EXERCISE MATERIAL:
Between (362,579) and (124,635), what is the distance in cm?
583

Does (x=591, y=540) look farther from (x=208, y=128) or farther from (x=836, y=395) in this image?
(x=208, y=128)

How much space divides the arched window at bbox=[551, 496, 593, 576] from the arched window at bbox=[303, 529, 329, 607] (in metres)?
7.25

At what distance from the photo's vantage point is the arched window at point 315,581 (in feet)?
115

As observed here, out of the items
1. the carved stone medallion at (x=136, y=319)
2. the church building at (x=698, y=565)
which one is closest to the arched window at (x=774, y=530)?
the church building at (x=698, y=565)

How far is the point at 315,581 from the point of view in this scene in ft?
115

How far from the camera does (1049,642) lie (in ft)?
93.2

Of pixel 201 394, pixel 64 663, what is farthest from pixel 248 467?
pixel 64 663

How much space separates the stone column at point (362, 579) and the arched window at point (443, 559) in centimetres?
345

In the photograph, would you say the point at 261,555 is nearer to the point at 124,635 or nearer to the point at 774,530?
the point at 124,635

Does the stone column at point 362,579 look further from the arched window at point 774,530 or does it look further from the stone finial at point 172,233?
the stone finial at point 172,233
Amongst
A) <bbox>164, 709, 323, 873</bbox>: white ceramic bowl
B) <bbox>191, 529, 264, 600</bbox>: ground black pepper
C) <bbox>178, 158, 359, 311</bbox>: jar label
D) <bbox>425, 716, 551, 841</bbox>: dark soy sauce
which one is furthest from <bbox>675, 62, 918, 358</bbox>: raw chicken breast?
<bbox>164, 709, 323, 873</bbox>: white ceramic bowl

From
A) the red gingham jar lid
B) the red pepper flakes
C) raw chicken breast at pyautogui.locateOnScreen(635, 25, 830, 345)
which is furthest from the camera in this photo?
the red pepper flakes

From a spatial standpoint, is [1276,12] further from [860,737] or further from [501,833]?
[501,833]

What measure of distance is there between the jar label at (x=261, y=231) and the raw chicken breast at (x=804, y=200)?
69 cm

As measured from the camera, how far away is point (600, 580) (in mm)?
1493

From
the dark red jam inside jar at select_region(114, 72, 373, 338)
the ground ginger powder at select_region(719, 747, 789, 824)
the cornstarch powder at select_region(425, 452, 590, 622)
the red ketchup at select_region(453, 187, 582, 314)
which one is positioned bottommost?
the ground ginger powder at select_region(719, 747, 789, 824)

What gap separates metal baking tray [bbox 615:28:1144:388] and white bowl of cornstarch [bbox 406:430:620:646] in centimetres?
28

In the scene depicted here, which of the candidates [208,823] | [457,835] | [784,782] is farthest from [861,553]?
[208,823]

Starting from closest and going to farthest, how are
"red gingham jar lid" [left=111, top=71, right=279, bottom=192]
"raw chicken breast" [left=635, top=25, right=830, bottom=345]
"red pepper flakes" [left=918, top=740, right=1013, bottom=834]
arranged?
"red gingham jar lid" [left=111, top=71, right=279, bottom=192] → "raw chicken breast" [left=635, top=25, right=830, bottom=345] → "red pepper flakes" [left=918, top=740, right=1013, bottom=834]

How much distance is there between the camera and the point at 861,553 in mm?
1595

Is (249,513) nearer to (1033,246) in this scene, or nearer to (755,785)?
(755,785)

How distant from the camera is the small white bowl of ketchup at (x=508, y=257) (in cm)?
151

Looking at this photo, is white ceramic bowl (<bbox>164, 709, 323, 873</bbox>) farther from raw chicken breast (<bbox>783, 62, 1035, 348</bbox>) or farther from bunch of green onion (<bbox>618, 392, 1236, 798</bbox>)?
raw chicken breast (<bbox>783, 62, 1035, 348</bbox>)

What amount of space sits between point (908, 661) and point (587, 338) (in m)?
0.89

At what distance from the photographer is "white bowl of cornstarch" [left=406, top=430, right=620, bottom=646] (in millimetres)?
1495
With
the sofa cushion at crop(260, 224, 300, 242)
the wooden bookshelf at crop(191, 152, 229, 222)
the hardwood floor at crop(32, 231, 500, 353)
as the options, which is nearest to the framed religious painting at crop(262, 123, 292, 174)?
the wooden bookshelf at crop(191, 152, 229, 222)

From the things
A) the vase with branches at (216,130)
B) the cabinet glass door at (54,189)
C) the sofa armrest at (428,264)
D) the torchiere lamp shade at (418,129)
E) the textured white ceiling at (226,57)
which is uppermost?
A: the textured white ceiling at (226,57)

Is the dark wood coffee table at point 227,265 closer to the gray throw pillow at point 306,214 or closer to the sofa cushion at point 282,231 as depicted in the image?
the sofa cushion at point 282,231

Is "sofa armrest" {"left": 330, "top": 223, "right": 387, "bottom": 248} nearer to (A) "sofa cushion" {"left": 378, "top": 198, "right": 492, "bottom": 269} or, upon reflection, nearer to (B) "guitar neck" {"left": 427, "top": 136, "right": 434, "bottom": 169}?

THE TASK: Repeat every entry exactly as written above.

RIGHT ANSWER:
Between (362,579) and (124,635), what is the distance in cm?
583

Does (x=591, y=540) look farther from (x=208, y=128) or farther from (x=836, y=395) in this image?
(x=208, y=128)

How much space divides the arched window at bbox=[551, 496, 593, 576] from the arched window at bbox=[303, 529, 329, 607] (in metres)?
7.25

At what distance from the photo's vantage point is the arched window at point 315,581 (in feet)?
115

As observed here, out of the items
1. the carved stone medallion at (x=136, y=319)
2. the church building at (x=698, y=565)
which one is closest to the arched window at (x=774, y=530)?
the church building at (x=698, y=565)

How far is the point at 315,581 from the point of view in this scene in ft?
115

How far from the camera does (1049,642) lie (in ft)?
93.2

Of pixel 201 394, pixel 64 663, what is farthest from pixel 248 467?
pixel 64 663

How much space separates the stone column at point (362, 579) and the arched window at point (443, 559) in centimetres?
345

In the photograph, would you say the point at 261,555 is nearer to the point at 124,635 or nearer to the point at 774,530?
the point at 124,635

Does the stone column at point 362,579 look further from the arched window at point 774,530 or does it look further from the stone finial at point 172,233?
the stone finial at point 172,233
Amongst
A) <bbox>164, 709, 323, 873</bbox>: white ceramic bowl
B) <bbox>191, 529, 264, 600</bbox>: ground black pepper
C) <bbox>178, 158, 359, 311</bbox>: jar label
D) <bbox>425, 716, 551, 841</bbox>: dark soy sauce
which one is furthest from <bbox>675, 62, 918, 358</bbox>: raw chicken breast?
<bbox>164, 709, 323, 873</bbox>: white ceramic bowl

From
A) the red gingham jar lid
B) the red pepper flakes
C) raw chicken breast at pyautogui.locateOnScreen(635, 25, 830, 345)
which is furthest from the camera in this photo?
the red pepper flakes

From a spatial standpoint, is [1276,12] further from [860,737] or further from [501,833]?
[501,833]

What measure of distance is there between the jar label at (x=261, y=231) and the raw chicken breast at (x=804, y=200)?
69 cm

As measured from the camera, how far away is point (600, 580) (in mm)?
1493

From
the dark red jam inside jar at select_region(114, 72, 373, 338)
the ground ginger powder at select_region(719, 747, 789, 824)
the cornstarch powder at select_region(425, 452, 590, 622)
the red ketchup at select_region(453, 187, 582, 314)
which one is positioned bottommost?
the ground ginger powder at select_region(719, 747, 789, 824)

What gap separates metal baking tray [bbox 615:28:1144:388] and white bowl of cornstarch [bbox 406:430:620:646] in centimetres?
28

In the scene depicted here, which of the candidates [208,823] | [457,835] | [784,782] is farthest from [861,553]?
[208,823]

Starting from closest and going to farthest, how are
"red gingham jar lid" [left=111, top=71, right=279, bottom=192]
"raw chicken breast" [left=635, top=25, right=830, bottom=345]
"red pepper flakes" [left=918, top=740, right=1013, bottom=834]
arranged?
"red gingham jar lid" [left=111, top=71, right=279, bottom=192] → "raw chicken breast" [left=635, top=25, right=830, bottom=345] → "red pepper flakes" [left=918, top=740, right=1013, bottom=834]

How much distance is there between the camera and the point at 861,553 in mm?
1595

Is (249,513) nearer to (1033,246) in this scene, or nearer to (755,785)?
(755,785)

How distant from the camera is the small white bowl of ketchup at (x=508, y=257) (in cm)?
151

Looking at this photo, is white ceramic bowl (<bbox>164, 709, 323, 873</bbox>) farther from raw chicken breast (<bbox>783, 62, 1035, 348</bbox>) or farther from bunch of green onion (<bbox>618, 392, 1236, 798</bbox>)?
raw chicken breast (<bbox>783, 62, 1035, 348</bbox>)

What amount of space sits between point (908, 661) and point (587, 338) (in m)?
0.89

At what distance from the photographer is "white bowl of cornstarch" [left=406, top=430, right=620, bottom=646] (in millimetres)?
1495
With
the sofa cushion at crop(260, 224, 300, 242)
the wooden bookshelf at crop(191, 152, 229, 222)
the hardwood floor at crop(32, 231, 500, 353)
as the options, which is nearest to the framed religious painting at crop(262, 123, 292, 174)?
the wooden bookshelf at crop(191, 152, 229, 222)

From the things
A) the vase with branches at (216,130)
B) the cabinet glass door at (54,189)
C) the sofa armrest at (428,264)
D) the torchiere lamp shade at (418,129)
E) the textured white ceiling at (226,57)
which is uppermost?
A: the textured white ceiling at (226,57)

Is the dark wood coffee table at point 227,265 closer to the gray throw pillow at point 306,214 or closer to the sofa cushion at point 282,231 as depicted in the image?
the sofa cushion at point 282,231

Is "sofa armrest" {"left": 330, "top": 223, "right": 387, "bottom": 248} nearer to (A) "sofa cushion" {"left": 378, "top": 198, "right": 492, "bottom": 269} or, upon reflection, nearer to (B) "guitar neck" {"left": 427, "top": 136, "right": 434, "bottom": 169}?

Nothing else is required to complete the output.